Parution événement aux éditions Seghers avec ce recueil d’inédits, datant de 1936 à 1940 du grand Robert Desnos, dans une édition préfacée par Thierry Clermont. Seule contrainte : écrire un poème, chaque soir, autour de minuit ; ce moment, comme il le confie, où l’esprit s’abandonne au repos, à l’image de sa pratique de l’écriture automatique et de son effort de sape de toute rationalisation aux temps du premier surréalisme.
Un recueil qui comporte quatre cahiers, et qui offre au lecteur le plaisir de découvrir la graphie de Desnos puisque certains textes sont complétés d’une image du manuscrit et recopiés, parfois mal – ce qui n’est pas sans ajouter un certain charme à l’écriture – par Desnos. On comptera sur la délicate préface de Thierry Clermont pour remettre en contexte et l’œuvre du poète et les conditions heureuses de cette découverte puisqu’on ignorait jusqu’en 2020 « l’existence de ce trésor ».
Parole d’outre-tombe pour un poète qui n’est pourtant pas mort : on se plongera avec une certaine mélancolie dans cette fantaisie bien connue de Desnos.
« On aura bien rigolé quand même
Sur cette terre
Moi j’aurai bien rigolé
Pas autant cependant si je meurs avant »
Car c’est bien Desnos qui se présente à nous, ou comme le commente T. Clermont : « [le] poète est là, à l’oeuvre. » On retrouve et l’imaginaire enfantin et animalier, et la poésie du jeu.
« Un rossignol perdu dans les moussons d’hiver au-dessus de l’océan Indien
Un cerf nageant à cent lieues de toute côte
Un phare sans gardien signalant au grand large un récit
Ne sont pas plus perdus que toi Clovisse
Dans ce ruisseau de Paris
Qui reflète maladroitement
Le réverbère allumé
Hésitant à briller dans le trop pâle crépuscule »
De ces traces encore de l’écriture qui ne cache pas son implication intellectuelle et politique, portée par une profondeur de la pensée que l’évidence de l’image sublime.

Exercices:
1. Combien de cahiers le recueil de Desnos comporte-t-il, d'après la présentation de ce recueil ?
2. Recopiez fidèlement la présentation du recueil de Desnos depuis « Un recueil qui » jusqu'à « connue de Desnos. » inclus.

Fiches extraites:
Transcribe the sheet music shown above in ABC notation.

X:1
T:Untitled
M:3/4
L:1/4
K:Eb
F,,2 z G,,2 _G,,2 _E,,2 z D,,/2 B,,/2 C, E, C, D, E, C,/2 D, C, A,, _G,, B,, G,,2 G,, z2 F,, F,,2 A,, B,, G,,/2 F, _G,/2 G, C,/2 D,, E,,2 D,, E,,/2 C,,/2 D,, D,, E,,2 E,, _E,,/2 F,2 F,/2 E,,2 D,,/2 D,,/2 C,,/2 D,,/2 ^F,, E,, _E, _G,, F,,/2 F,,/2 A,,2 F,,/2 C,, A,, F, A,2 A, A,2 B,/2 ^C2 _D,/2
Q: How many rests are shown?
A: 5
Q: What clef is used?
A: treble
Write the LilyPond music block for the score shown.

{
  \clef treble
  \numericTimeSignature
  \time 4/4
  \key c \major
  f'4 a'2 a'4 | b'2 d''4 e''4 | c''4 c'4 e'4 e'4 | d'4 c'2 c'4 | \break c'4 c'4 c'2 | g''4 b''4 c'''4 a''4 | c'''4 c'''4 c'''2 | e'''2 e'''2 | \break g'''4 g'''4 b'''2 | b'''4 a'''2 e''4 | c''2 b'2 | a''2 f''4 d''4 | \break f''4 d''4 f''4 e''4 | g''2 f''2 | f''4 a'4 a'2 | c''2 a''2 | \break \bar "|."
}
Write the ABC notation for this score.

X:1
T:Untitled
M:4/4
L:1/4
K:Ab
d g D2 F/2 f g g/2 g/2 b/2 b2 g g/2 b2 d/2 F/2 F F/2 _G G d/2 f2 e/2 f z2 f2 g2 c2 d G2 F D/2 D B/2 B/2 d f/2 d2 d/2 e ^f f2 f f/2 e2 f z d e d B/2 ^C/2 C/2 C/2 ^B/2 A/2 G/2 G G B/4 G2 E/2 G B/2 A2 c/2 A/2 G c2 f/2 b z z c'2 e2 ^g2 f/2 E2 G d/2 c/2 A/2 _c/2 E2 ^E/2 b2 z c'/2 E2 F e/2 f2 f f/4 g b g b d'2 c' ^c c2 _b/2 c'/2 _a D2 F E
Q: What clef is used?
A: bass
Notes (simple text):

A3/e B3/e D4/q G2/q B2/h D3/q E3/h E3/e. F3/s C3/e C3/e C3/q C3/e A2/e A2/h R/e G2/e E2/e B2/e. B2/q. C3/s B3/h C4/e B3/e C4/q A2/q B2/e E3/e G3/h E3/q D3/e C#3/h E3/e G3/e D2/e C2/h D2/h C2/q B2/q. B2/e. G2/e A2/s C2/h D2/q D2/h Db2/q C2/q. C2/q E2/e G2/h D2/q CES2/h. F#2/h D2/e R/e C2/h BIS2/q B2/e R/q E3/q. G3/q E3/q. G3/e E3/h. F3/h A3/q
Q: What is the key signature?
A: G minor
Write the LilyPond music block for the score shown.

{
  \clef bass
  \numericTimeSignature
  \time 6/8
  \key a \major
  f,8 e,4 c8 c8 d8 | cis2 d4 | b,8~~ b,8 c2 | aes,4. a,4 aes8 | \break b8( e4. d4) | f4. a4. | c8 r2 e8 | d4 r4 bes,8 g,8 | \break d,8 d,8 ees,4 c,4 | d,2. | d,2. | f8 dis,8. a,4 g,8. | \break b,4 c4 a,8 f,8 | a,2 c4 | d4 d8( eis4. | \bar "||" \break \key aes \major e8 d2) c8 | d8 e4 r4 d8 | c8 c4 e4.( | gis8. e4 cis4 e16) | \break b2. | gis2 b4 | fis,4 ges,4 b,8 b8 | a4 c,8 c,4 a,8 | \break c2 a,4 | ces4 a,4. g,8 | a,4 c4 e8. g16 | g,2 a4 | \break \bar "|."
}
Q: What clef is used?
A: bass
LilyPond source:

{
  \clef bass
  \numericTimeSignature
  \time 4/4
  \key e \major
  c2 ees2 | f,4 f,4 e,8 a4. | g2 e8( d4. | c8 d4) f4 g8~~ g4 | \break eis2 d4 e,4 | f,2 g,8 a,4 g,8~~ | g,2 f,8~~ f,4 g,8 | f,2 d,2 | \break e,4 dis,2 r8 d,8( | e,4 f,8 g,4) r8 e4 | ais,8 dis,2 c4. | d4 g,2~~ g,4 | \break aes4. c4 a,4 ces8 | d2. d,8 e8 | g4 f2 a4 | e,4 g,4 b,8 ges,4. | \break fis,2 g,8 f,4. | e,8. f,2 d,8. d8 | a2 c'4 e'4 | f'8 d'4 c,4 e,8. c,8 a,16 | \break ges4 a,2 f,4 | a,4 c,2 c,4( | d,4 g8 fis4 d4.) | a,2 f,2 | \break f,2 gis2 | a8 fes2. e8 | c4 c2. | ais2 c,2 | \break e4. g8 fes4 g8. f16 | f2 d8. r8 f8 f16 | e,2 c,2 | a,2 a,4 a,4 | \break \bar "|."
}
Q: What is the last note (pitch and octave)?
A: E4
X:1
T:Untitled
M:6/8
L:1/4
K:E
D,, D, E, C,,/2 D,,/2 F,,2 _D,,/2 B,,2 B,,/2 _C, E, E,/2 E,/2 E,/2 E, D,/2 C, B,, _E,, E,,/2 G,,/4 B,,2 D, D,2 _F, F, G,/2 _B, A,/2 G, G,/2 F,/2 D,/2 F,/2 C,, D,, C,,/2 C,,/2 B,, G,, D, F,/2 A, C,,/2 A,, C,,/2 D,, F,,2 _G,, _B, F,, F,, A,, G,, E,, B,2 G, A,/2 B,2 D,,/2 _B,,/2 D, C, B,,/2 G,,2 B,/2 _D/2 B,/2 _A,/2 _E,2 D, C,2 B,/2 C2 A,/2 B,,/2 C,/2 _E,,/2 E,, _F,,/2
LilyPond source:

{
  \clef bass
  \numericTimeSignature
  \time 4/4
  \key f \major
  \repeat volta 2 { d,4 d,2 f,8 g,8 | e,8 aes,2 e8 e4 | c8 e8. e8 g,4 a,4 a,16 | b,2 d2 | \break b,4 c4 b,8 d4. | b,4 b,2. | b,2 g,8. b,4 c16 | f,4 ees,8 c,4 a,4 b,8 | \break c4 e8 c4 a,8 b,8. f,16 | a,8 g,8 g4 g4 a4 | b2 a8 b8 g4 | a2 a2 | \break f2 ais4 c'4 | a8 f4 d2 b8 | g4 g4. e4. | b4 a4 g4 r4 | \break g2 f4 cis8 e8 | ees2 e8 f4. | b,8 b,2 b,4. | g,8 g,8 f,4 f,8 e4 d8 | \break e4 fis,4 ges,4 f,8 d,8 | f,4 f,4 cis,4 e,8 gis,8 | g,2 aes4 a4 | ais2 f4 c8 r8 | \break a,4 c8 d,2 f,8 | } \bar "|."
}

Réponses:
1. Quatre cahiers.

2.
Un recueil qui comporte quatre cahiers, et qui offre au lecteur le plaisir de découvrir la graphie de Desnos puisque certains textes sont complétés d’une image du manuscrit et recopiés, parfois mal – ce qui n’est pas sans ajouter un certain charme à l’écriture – par Desnos. On comptera sur la délicate préface de Thierry Clermont pour remettre en contexte et l’œuvre du poète et les conditions heureuses de cette découverte puisqu’on ignorait jusqu’en 2020 « l’existence de ce trésor ».
Parole d’outre-tombe pour un poète qui n’est pourtant pas mort : on se plongera avec une certaine mélancolie dans cette fantaisie bien connue de Desnos.